We counted on things staying the way they were, at least for a little while, rather than insisting on a downtime much earlier on to prep for this kind of catastrophe.  And, for that, all we can say is how sorry we are.  We are hoping to be back online very soon, and will continue making updates until we are.


What can I do to get my mail?

We recommend adding another forwarding address right away by clicking the "Edit" button to the right of "Your Mailstore Inbox" in the Delivered To column.  Get more detailed instructions on adding a forwarding address.

If you've only used your Mailstore Inbox and aren't sure what a forwarding address is, a forwarding address is an email address at another ISP or provider.  We take mail sent to your Pobox address, and forward it there.  As long as you leave your Mailstore Inbox as one of your other addresses that we deliver to, the mail that we forwarded will also be delivered to Mailstore.

How can I get updates?

We're tweeting updates on the situation as we get them.  You can view them on the web at http://www.twitter.com/pobox (or status.pobox.com), or follow us on twitter @pobox.

What happened?

We had been seeing slowness and errors throughout the day. We had planned an outage for late this evening. But, the problems were growing, and we thought that the problem could be resolved quickly by resetting the storage cluster. We were mistaken.

After we powered down the equipment, it did not come back up.  We have been in touch with the vendor; they currently believe either the power supply backplane or the motherboard needs to be replaced.  We are now working on bringing up the backup hardware.

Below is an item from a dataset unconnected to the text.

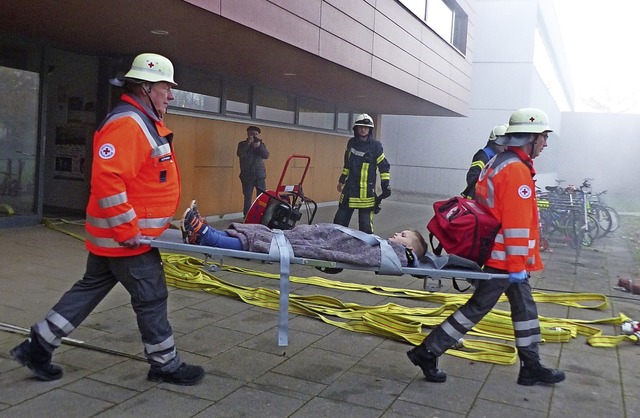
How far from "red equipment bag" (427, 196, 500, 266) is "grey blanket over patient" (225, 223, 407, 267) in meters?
0.35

Bringing up the backup hardware takes a while because there is so much data on Mailstore that needs to be kept in sync.  Unfortunately, this process is somewhat opaque, so it's hard for us to tell how long it's going to take to finish.

Why is it taking so long to bring up the backup hardware?

The backup hardware is underpowered, and we were aware of this. Replacement hardware has been on order, but hasn't yet come in. Unfortunately, this is simply a case of really crappy timing.

What is NOT affected?

Basically, anything besides accessing your mail stored on Mailstore (whether you use your email program, webmail.pobox.com or atmail.pobox.com).  Forwarding, sending mail via SMTP, spam processing (and viewing via the website), and all other website functions should be unaffected.

Update @ 6:26 PM: A number of messages bounced.

As we are bringing boxes up, there was an error.  The IP address for mailstore was picked up by the firewall.  The firewall, not being configured to accept mail, bounced approximately 8,000 messages.  If your mail was among those messages, we will get as much information to you as possible about any lost message. 

I have nothing to say about this, other than I absolutely share the sickening feeling you may be getting.  We pride ourselves on never bouncing or otherwise losing legitimate mail.  I don't even know what to say, except this is the kind of day we have nightmares about.


Update 14 December @ 2:40 AM EST - What is going on?

We are waiting on the remaining slow, clearly degraded hardware to finish making the data available.  Once it is up, it will still be slow.  This weekend, we will be doing everything we can to get off this degraded hardware, once and for all.

In answer to the question, "how did this go so badly wrong?", I can only say that the most horrific words in the English language are: "the backups are completely corrupted."  Rest assured that there will be a complete analysis done of all the myriad ways our existing solutions failed us, in addition to work on the already-planned upgrades.

Update 14 December @ 7:40 AM EST

As this failure stretches on and on, we are working on alternative plans.  Right now, we are setting up a new device, to give you access to the mail that has already come in. However, as seems to often be the case, as you start working on alternatives, the originals near completion.  We hope to have a more definitive report in about 30 minutes.

Update 14 December @ 8:20 AM EST

The storage restore that had been running for the last 12+ hours has finally completed.  Mailstore access has been restored.  It will be slow, and you may still get the password requests we were seeing yesterday will almost certainly still happen.  We will keep you appraised of future steps as we solidify the plans for them.